[Start Information supplied]
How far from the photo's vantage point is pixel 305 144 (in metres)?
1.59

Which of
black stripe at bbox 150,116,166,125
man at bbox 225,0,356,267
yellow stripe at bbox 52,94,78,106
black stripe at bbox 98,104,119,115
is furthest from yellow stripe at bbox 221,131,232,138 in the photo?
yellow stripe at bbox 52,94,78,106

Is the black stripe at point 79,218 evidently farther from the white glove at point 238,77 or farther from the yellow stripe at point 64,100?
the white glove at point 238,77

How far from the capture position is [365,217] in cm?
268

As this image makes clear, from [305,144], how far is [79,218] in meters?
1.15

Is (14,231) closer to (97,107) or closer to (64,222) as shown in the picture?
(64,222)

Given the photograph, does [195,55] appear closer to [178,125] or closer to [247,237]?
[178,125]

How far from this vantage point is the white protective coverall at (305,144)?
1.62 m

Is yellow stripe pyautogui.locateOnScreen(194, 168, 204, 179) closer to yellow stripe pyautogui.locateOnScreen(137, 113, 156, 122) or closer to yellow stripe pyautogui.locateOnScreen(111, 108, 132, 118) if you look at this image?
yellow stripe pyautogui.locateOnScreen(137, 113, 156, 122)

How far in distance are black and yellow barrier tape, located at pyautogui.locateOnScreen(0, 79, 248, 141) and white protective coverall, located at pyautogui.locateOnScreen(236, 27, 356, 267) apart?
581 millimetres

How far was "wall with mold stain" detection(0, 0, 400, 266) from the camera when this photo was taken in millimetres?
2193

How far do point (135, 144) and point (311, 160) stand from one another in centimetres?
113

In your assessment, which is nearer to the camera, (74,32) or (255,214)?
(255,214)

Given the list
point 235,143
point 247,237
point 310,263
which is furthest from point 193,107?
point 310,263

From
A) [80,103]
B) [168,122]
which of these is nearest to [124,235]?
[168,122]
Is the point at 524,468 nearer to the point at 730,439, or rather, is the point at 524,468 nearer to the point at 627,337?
[End Information supplied]
Short problem:
Copy every one of the records above word for word, keeping each line and its punctuation unchanged.

Result for this exercise:
How far from the photo's vantage point is pixel 305 144 (in metres)?
1.59

Which of
black stripe at bbox 150,116,166,125
man at bbox 225,0,356,267
yellow stripe at bbox 52,94,78,106
black stripe at bbox 98,104,119,115
is furthest from yellow stripe at bbox 221,131,232,138 in the photo?
yellow stripe at bbox 52,94,78,106

Is the black stripe at point 79,218 evidently farther from the white glove at point 238,77 or farther from the yellow stripe at point 64,100?
the white glove at point 238,77

How far from the capture position is [365,217] in cm?
268

As this image makes clear, from [305,144], how far is [79,218] in meters?
1.15

Is (14,231) closer to (97,107) or closer to (64,222) as shown in the picture?
(64,222)

Given the photograph, does [195,55] appear closer to [178,125] or closer to [247,237]?
[178,125]

How far from this vantage point is the white protective coverall at (305,144)?
1.62 m

Is yellow stripe pyautogui.locateOnScreen(194, 168, 204, 179) closer to yellow stripe pyautogui.locateOnScreen(137, 113, 156, 122) or closer to yellow stripe pyautogui.locateOnScreen(111, 108, 132, 118) if you look at this image?
yellow stripe pyautogui.locateOnScreen(137, 113, 156, 122)

How far in distance are black and yellow barrier tape, located at pyautogui.locateOnScreen(0, 79, 248, 141) and white protective coverall, located at pyautogui.locateOnScreen(236, 27, 356, 267) apart?
581 millimetres

How far was "wall with mold stain" detection(0, 0, 400, 266) from the camera when this photo was taken in millimetres?
2193

How far do point (135, 144) and point (311, 160) stand from one another in centimetres?
113

In your assessment, which is nearer to the camera, (74,32) or (255,214)?
(255,214)

Given the list
point 235,143
point 247,237
point 310,263
which is furthest from point 193,107?
point 310,263

From
A) [80,103]
B) [168,122]
which of these is nearest to [124,235]?
[168,122]
Is the point at 524,468 nearer to the point at 730,439, or rather, is the point at 524,468 nearer to the point at 627,337?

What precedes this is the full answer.